FIELD: digital microelectronics; emitter-coupled logic integrated circuits. SUBSTANCE: newly introduced in cell are first and second pairs of controlled transistors. Emitters of transistors of main and additional flip-flops are combined. Leads of first and second resistors are connected to plus terminal of voltage supply. Other leads function as direct and inverted sync outputs of cell. Bases of first and second control transistors are combined and function as direct and inverted sync inputs of cell. Combined collectors of first and second transistors of additional flip-flop function as direct output of cell. Combined collectors of third and fourth transistors of additional flip- flop function as inverted output of cell. Input levels of sync signals and output logic levels of data signals of synchronous flip-flop cell are matched which is required for setting up stages of such circuits. EFFECT: reduced number of current supplies, reduced power requirement, improved reliability of circuit. 2 dwg

Description

 The proposal relates to digital microelectronics, in particular to devices of pulsed technology with bipolar transistors, and can be used in digital microcircuits built on elements of emitter-coupled logic (ESL).

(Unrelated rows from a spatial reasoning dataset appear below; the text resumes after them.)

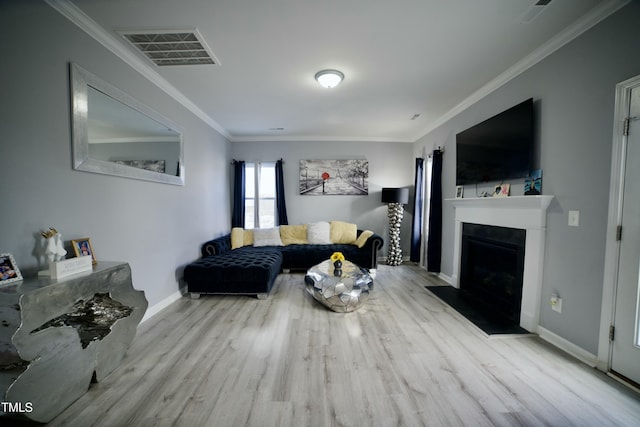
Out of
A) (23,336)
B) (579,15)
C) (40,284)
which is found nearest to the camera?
(23,336)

 Synchronous trigger cells are known whose purpose is to reduce the likelihood of error states being transmitted from one pair of transistors with cross-connections to another pair of transistors. These pairs are driven by an alternately switched current source. They are connected into a ring structure by data transistors, which are controlled by the same output signals of the current source. (EP, application 0153788, A1, CL H 03 K 23/52, 1986).

 When this circuit is connected in cascades, the output logic levels of each previous cell and the input clock levels of the subsequent cell are not consistent with each other, which makes it difficult to connect them to cascades, for example, when operating in counting mode.

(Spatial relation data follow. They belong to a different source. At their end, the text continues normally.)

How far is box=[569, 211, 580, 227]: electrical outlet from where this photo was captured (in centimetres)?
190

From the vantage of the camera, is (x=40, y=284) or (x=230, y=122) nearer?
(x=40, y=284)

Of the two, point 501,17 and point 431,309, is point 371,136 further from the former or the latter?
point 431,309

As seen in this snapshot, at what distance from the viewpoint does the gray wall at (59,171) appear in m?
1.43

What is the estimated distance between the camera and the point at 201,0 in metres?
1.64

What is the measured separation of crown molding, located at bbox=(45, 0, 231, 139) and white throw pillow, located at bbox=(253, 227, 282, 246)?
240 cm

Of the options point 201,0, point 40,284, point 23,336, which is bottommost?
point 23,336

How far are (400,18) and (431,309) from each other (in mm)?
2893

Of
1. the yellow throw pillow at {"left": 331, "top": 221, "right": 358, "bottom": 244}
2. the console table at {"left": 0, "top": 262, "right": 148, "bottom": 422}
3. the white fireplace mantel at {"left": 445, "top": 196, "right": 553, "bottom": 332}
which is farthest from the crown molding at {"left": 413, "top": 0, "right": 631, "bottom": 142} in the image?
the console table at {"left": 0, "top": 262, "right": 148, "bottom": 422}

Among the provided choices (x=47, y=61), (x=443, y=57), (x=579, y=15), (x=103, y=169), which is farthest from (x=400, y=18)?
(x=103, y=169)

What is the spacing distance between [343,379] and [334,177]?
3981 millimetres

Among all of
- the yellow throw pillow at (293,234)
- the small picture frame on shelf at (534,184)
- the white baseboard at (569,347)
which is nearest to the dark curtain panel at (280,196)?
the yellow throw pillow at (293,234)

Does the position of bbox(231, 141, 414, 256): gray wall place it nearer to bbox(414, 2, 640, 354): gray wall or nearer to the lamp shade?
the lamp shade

 To match the levels, additional elements are used, such as emitter followers or current switches. Such elements require additional current sources and supply of additional electric power.

 Closest to the technical nature of the claimed is a synchronous trigger cell containing the primary and secondary triggers, each of which contains transistors and resistors, a current source, resistors (JP, application 60-38055, A, class H 03 K 23/50, 1985 )

 The known circuit is structurally complex, if it is necessary to build a cascade of circuits for matching input and output levels, it requires an additional current switch with an additional current source.

 The technical result of the proposal is to ensure coordination of the input levels of the clock signals and the output logic levels of the synchronous trigger cell, which is necessary when constructing cascades from such circuits, while reducing the number of current sources and power consumption.

 The proposed synchronous trigger cell contains, in comparison with the prototype, a smaller number of elements, which generally increases the reliability of the work.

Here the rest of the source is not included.